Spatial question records
☆ ☆ ☆ ☆ ☆

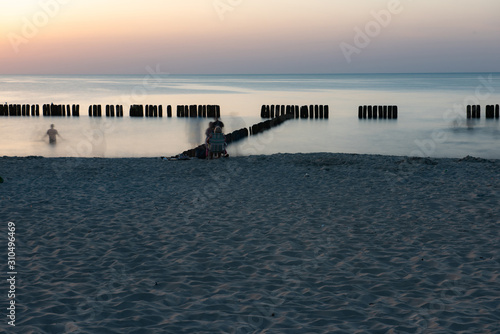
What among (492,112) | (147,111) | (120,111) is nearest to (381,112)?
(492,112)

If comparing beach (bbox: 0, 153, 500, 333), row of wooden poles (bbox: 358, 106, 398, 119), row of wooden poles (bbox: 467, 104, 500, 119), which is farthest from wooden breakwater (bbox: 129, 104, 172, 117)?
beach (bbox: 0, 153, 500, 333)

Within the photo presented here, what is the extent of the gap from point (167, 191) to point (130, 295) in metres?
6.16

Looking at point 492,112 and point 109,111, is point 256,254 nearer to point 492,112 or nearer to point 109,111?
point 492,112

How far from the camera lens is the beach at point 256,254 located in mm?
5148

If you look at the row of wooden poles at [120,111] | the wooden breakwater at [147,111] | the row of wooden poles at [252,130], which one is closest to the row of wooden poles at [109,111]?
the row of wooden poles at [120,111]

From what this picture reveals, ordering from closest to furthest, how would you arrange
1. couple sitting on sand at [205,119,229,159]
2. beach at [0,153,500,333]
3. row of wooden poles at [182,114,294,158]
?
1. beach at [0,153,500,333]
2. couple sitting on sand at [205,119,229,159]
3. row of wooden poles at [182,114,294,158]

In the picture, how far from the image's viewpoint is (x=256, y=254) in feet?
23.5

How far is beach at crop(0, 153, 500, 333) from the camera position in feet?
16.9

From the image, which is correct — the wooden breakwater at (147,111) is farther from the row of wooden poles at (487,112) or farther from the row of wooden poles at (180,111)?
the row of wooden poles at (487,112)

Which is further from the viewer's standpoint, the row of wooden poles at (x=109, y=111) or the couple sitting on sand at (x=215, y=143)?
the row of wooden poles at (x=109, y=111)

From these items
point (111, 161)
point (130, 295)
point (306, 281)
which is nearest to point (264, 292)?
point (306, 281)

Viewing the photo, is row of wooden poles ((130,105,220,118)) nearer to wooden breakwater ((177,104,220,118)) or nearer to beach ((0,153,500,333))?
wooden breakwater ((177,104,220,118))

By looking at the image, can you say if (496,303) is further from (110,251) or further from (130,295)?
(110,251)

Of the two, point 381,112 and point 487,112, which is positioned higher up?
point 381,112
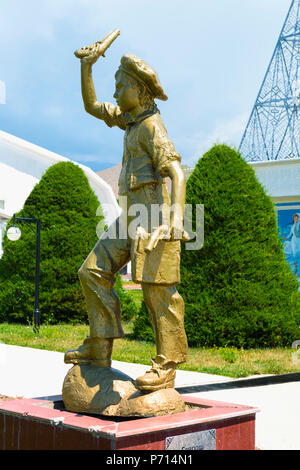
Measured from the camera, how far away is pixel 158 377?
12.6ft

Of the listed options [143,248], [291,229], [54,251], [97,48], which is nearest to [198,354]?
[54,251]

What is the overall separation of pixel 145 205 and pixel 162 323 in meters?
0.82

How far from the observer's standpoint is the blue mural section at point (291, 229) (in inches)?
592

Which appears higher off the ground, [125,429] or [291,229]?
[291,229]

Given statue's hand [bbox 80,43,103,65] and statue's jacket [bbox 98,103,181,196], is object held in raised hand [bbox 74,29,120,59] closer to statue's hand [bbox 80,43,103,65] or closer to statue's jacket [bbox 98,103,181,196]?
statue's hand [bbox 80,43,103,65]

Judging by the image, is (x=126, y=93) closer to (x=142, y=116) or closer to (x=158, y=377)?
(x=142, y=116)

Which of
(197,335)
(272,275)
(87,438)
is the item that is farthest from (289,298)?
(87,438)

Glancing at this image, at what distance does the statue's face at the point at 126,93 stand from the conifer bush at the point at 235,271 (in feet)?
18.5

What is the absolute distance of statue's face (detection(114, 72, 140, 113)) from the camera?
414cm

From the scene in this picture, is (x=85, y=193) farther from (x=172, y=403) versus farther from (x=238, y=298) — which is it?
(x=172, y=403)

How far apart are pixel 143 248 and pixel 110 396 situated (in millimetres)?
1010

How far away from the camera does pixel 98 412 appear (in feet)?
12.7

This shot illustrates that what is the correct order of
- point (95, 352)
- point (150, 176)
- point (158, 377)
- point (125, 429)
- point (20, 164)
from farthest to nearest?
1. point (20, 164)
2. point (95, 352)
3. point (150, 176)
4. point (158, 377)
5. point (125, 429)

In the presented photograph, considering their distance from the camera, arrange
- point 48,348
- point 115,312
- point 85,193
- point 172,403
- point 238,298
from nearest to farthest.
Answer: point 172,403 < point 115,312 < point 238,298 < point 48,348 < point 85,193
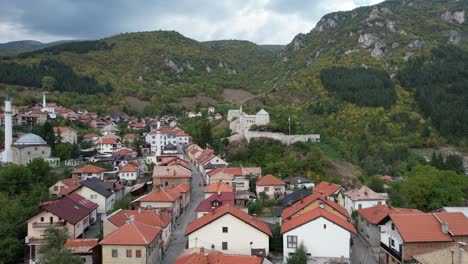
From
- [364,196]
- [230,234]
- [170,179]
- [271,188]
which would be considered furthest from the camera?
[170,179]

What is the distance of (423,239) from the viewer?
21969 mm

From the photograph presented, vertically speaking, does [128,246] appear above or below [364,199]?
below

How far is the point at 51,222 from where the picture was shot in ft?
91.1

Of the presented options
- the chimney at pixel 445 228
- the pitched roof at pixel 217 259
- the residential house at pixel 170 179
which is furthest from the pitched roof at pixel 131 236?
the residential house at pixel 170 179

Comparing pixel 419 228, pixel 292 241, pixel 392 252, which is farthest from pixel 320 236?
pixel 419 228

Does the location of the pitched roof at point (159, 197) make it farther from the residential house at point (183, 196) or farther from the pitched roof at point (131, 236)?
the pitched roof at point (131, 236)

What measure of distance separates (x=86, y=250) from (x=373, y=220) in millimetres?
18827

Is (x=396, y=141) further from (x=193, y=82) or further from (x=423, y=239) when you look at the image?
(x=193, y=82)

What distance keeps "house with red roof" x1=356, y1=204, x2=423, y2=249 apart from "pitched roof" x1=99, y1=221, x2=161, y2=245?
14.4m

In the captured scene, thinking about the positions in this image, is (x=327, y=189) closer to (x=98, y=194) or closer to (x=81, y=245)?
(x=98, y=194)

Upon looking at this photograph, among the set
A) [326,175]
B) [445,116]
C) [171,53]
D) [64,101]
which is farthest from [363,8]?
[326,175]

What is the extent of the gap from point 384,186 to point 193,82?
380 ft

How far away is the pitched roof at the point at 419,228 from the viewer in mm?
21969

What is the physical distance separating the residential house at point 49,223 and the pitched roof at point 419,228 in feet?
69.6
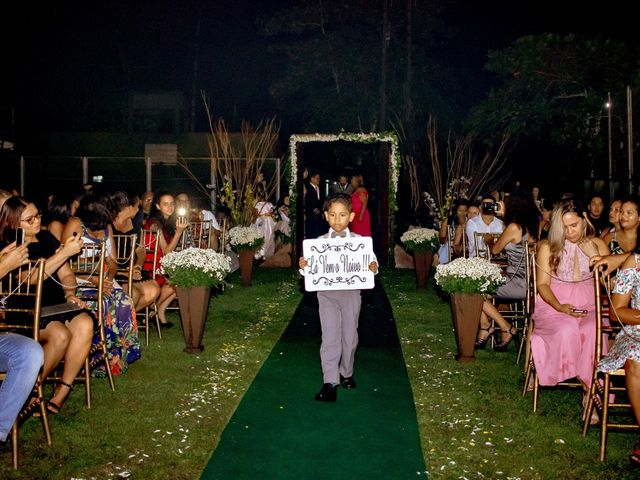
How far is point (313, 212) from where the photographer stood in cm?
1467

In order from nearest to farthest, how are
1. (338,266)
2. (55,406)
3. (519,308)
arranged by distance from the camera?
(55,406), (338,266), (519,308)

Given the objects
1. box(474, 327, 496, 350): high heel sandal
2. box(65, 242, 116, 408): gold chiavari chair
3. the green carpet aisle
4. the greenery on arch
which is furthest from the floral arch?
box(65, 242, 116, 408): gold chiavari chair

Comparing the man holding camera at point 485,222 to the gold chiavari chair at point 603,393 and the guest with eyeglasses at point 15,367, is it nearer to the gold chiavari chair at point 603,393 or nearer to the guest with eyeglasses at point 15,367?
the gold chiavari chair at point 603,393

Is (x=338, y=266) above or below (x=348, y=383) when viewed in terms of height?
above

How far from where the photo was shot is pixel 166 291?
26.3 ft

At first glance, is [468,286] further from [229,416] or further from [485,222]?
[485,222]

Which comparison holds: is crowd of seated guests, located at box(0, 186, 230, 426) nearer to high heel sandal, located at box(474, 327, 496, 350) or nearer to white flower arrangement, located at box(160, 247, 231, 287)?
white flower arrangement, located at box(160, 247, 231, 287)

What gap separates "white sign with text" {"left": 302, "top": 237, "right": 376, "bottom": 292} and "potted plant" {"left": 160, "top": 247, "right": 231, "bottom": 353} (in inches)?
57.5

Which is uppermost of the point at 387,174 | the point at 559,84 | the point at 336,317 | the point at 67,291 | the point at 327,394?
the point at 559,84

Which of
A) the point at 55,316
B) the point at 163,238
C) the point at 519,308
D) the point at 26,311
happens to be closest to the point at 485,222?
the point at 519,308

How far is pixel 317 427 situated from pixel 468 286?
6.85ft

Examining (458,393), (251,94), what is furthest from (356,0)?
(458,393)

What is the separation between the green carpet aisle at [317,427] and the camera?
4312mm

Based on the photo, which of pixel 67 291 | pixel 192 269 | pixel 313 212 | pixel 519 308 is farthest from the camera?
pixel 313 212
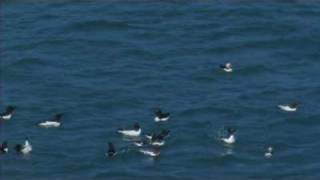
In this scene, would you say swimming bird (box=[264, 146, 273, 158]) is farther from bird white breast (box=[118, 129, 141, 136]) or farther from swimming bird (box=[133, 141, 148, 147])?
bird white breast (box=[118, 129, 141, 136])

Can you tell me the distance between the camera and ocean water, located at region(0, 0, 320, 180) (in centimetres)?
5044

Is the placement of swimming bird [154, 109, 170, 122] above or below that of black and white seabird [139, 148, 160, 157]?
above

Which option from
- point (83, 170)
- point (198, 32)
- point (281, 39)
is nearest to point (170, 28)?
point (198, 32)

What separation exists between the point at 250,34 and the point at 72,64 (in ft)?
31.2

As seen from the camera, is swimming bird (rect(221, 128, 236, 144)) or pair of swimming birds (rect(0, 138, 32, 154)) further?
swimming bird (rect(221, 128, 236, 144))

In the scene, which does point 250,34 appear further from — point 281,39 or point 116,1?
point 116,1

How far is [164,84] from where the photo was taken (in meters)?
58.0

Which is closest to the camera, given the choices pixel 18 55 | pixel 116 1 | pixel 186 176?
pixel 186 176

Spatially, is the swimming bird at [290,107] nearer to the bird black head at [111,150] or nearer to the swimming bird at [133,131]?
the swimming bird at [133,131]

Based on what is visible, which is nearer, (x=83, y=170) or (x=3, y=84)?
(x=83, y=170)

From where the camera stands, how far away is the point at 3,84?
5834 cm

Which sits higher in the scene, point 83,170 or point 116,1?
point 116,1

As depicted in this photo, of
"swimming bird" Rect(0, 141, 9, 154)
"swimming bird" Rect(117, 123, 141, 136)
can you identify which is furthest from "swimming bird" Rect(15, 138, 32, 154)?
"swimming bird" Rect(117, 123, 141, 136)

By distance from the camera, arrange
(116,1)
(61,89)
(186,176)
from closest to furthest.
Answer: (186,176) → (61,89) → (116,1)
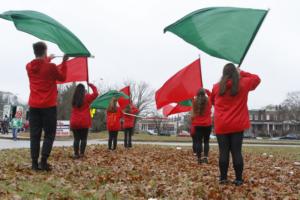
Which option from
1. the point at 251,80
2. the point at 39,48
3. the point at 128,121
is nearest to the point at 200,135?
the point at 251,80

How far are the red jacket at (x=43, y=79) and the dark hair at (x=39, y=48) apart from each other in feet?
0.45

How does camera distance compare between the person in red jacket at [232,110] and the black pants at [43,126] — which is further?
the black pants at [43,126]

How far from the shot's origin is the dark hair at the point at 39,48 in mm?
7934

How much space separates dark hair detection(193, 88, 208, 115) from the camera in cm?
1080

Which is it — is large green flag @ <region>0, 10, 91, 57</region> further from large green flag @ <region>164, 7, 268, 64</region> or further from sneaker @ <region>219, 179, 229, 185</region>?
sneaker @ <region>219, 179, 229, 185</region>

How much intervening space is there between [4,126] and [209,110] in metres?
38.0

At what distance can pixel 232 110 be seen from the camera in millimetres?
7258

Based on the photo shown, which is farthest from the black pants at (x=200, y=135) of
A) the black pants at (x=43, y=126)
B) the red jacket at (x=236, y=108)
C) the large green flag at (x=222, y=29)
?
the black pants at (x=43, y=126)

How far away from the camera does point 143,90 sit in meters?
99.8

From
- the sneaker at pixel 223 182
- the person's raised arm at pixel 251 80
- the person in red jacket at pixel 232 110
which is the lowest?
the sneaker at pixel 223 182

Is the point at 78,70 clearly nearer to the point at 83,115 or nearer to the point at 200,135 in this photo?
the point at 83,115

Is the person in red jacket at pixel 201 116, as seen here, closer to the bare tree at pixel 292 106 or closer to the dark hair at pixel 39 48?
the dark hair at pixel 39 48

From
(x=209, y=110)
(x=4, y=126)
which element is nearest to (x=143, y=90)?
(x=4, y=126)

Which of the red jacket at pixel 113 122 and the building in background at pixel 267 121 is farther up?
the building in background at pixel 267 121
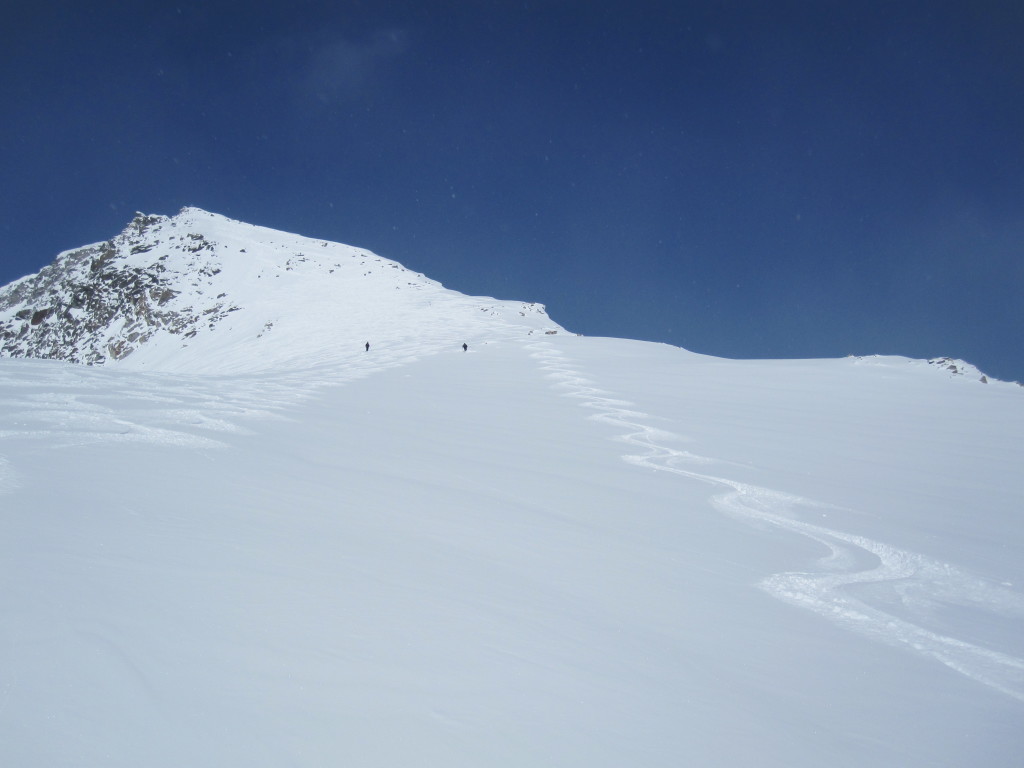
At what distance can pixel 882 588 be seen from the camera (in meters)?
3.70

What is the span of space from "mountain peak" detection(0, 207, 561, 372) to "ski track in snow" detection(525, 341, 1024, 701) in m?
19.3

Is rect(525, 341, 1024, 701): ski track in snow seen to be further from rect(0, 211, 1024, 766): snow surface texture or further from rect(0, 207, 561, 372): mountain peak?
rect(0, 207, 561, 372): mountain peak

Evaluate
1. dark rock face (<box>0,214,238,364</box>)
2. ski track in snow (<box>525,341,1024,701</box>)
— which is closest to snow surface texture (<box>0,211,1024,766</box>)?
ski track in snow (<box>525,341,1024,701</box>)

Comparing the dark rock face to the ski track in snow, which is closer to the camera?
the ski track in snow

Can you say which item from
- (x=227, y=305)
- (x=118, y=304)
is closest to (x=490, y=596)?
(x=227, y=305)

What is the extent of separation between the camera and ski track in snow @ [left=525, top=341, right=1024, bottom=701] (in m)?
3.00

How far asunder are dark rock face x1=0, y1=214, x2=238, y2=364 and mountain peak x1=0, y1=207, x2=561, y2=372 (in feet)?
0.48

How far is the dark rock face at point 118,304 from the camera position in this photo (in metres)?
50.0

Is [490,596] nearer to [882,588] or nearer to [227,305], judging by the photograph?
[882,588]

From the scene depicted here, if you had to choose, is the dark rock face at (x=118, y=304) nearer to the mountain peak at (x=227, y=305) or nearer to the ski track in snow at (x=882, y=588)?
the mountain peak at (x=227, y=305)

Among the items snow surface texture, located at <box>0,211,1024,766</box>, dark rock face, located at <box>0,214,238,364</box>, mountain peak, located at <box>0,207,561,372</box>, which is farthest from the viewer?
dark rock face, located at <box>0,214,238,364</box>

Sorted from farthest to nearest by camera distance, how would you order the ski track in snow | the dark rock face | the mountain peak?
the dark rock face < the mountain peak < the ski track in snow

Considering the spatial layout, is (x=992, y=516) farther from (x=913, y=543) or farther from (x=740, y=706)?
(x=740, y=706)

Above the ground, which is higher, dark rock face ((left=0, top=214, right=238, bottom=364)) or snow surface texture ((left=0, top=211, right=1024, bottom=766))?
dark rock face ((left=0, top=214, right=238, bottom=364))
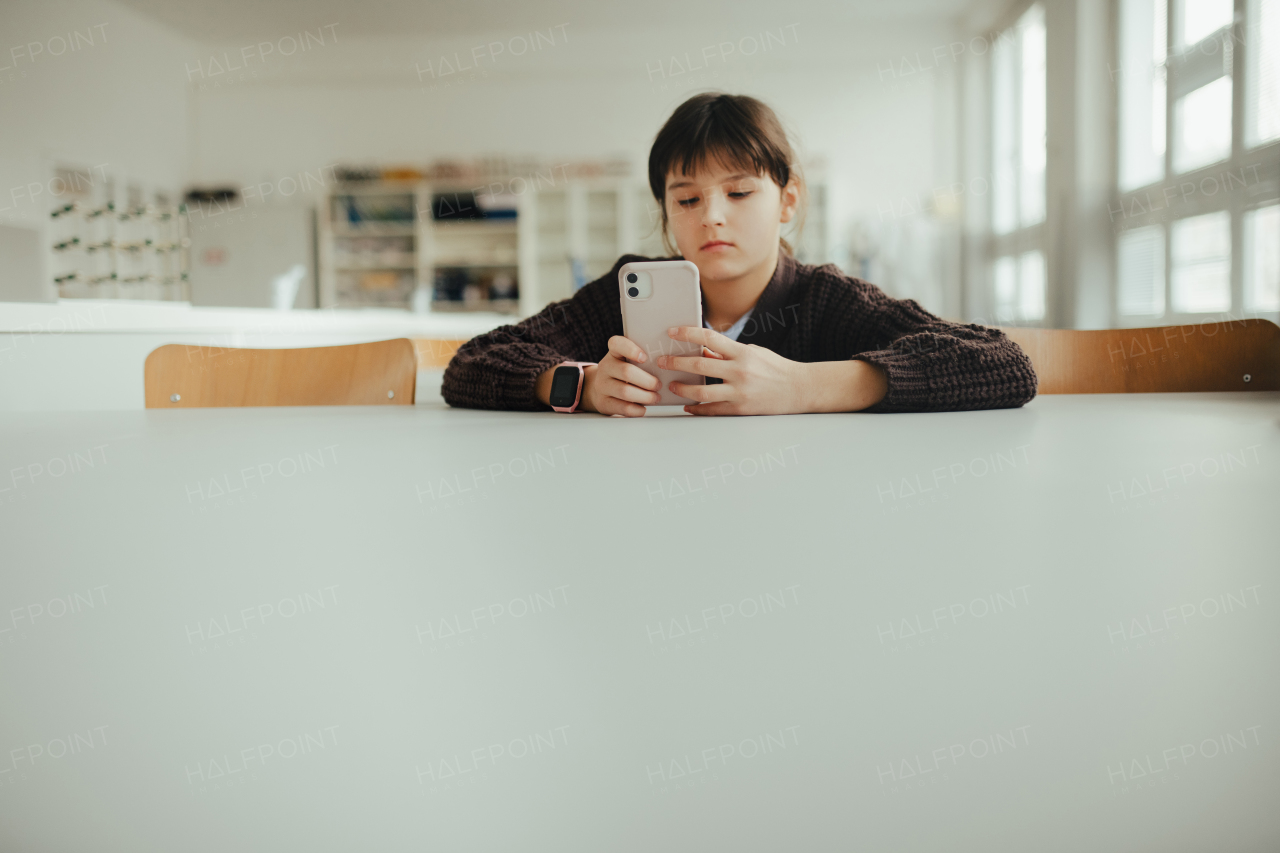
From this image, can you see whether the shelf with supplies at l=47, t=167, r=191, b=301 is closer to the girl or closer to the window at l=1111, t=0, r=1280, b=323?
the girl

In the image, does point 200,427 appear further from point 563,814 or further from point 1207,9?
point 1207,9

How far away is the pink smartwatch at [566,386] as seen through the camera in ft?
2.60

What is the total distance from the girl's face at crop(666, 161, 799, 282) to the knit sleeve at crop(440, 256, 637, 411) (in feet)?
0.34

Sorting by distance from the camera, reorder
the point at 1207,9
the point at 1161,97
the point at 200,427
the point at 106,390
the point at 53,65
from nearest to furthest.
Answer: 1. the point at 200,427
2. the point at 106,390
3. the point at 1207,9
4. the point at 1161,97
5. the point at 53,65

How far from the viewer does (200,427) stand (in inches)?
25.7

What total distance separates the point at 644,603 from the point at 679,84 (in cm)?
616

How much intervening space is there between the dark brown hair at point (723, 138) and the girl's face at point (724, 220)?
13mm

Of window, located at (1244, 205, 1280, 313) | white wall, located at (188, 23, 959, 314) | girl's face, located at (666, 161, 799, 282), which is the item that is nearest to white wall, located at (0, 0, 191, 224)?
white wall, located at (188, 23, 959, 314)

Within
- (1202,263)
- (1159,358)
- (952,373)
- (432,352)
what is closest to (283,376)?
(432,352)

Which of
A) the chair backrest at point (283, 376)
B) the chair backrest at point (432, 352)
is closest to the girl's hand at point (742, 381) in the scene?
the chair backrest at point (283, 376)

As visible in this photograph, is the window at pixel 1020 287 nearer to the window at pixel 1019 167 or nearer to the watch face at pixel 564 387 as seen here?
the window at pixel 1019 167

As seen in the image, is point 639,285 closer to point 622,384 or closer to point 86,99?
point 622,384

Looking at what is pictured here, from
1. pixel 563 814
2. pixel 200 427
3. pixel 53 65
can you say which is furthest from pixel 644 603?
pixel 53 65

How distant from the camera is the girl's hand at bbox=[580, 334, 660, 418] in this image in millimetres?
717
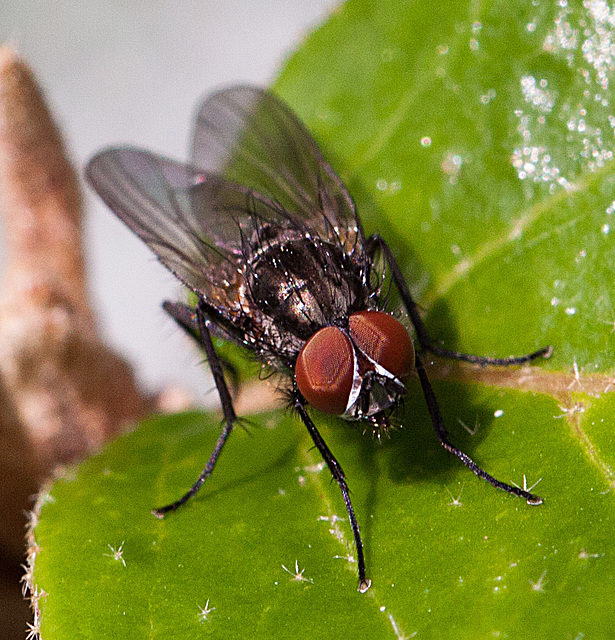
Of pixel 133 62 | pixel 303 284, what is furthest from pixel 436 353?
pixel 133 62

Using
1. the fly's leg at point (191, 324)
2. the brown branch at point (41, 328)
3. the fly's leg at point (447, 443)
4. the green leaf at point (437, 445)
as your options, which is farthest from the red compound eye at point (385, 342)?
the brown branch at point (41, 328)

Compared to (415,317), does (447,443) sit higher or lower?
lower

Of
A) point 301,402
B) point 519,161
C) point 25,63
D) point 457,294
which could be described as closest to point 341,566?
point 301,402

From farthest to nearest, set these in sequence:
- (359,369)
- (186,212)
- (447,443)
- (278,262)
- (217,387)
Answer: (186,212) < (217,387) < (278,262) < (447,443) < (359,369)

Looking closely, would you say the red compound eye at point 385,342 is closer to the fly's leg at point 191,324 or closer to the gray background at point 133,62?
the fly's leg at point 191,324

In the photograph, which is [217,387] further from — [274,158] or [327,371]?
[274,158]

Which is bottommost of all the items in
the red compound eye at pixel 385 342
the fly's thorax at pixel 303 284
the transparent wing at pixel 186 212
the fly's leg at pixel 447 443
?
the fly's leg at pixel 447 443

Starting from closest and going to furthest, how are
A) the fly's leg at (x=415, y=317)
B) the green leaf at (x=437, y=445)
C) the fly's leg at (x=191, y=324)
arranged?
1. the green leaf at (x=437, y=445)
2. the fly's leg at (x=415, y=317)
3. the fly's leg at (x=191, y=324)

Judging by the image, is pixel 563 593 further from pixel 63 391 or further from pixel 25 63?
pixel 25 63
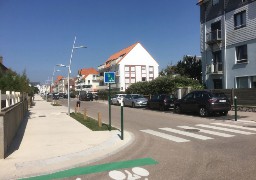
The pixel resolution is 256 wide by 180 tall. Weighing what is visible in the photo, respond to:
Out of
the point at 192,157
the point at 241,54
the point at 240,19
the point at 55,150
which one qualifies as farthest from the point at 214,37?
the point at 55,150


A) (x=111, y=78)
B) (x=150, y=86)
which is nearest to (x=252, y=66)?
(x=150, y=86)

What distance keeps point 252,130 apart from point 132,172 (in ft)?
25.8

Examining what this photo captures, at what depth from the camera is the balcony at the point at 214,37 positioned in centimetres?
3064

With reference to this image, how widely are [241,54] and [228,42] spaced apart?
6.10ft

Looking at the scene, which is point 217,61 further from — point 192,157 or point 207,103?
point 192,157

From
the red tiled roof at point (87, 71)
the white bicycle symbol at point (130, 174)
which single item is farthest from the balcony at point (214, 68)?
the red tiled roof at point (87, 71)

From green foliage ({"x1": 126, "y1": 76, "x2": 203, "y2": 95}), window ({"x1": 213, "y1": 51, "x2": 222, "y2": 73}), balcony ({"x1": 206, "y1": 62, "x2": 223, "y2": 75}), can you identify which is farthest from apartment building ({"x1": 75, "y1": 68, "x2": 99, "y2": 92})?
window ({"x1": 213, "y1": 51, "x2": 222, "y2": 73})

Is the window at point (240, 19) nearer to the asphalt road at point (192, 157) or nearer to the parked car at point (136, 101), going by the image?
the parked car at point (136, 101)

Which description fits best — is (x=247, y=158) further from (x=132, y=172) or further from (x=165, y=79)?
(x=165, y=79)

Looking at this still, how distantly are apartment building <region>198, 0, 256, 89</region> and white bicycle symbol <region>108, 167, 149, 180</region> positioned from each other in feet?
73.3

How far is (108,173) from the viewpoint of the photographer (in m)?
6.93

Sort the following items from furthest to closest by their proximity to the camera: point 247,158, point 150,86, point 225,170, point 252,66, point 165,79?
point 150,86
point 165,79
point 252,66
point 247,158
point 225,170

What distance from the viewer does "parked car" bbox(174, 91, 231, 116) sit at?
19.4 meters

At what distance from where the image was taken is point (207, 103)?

☆ ☆ ☆ ☆ ☆

*EXERCISE AIM*: Give again the lines from the line holding "Examining what this" through the close of the listing, both included, exactly as written and with nothing else.

*REPLY TO THE TASK*:
Examining what this photo captures, at what depth from the camera is the balcony at the point at 214,37 positioned in centimetres?
3064

With reference to this image, how widely are [241,54] and [228,42] spaced apart?
6.10ft

Looking at the scene, which is point 217,61 further from — point 192,157 or point 207,103?
point 192,157

From
the red tiled roof at point (87, 71)
the white bicycle symbol at point (130, 174)
which single item is farthest from the balcony at point (214, 68)?
the red tiled roof at point (87, 71)

From green foliage ({"x1": 126, "y1": 76, "x2": 203, "y2": 95}), window ({"x1": 213, "y1": 51, "x2": 222, "y2": 73}), balcony ({"x1": 206, "y1": 62, "x2": 223, "y2": 75}), can you identify which is farthest from apartment building ({"x1": 75, "y1": 68, "x2": 99, "y2": 92})?
window ({"x1": 213, "y1": 51, "x2": 222, "y2": 73})

Is the window at point (240, 19) nearer to the asphalt road at point (192, 157) or nearer to the parked car at point (136, 101), going by the image?
the parked car at point (136, 101)

Which description fits best — is (x=247, y=158) further from (x=132, y=172) or further from (x=165, y=79)?
(x=165, y=79)

Looking at this still, how distantly are apartment building <region>198, 0, 256, 89</region> and white bicycle symbol <region>108, 167, 149, 180</region> positioned from each other in feet?
73.3

How far is (108,173) from the viewpoint of the photographer (in m)?
6.93

Sort the following items from furthest to closest by their proximity to the camera: point 247,158, point 150,86, point 225,170, point 252,66, point 165,79?
point 150,86
point 165,79
point 252,66
point 247,158
point 225,170

What distance from the viewer does "parked car" bbox(174, 91, 231, 116) sit at?
19.4 meters

At what distance from where the image was taken is point (207, 103)?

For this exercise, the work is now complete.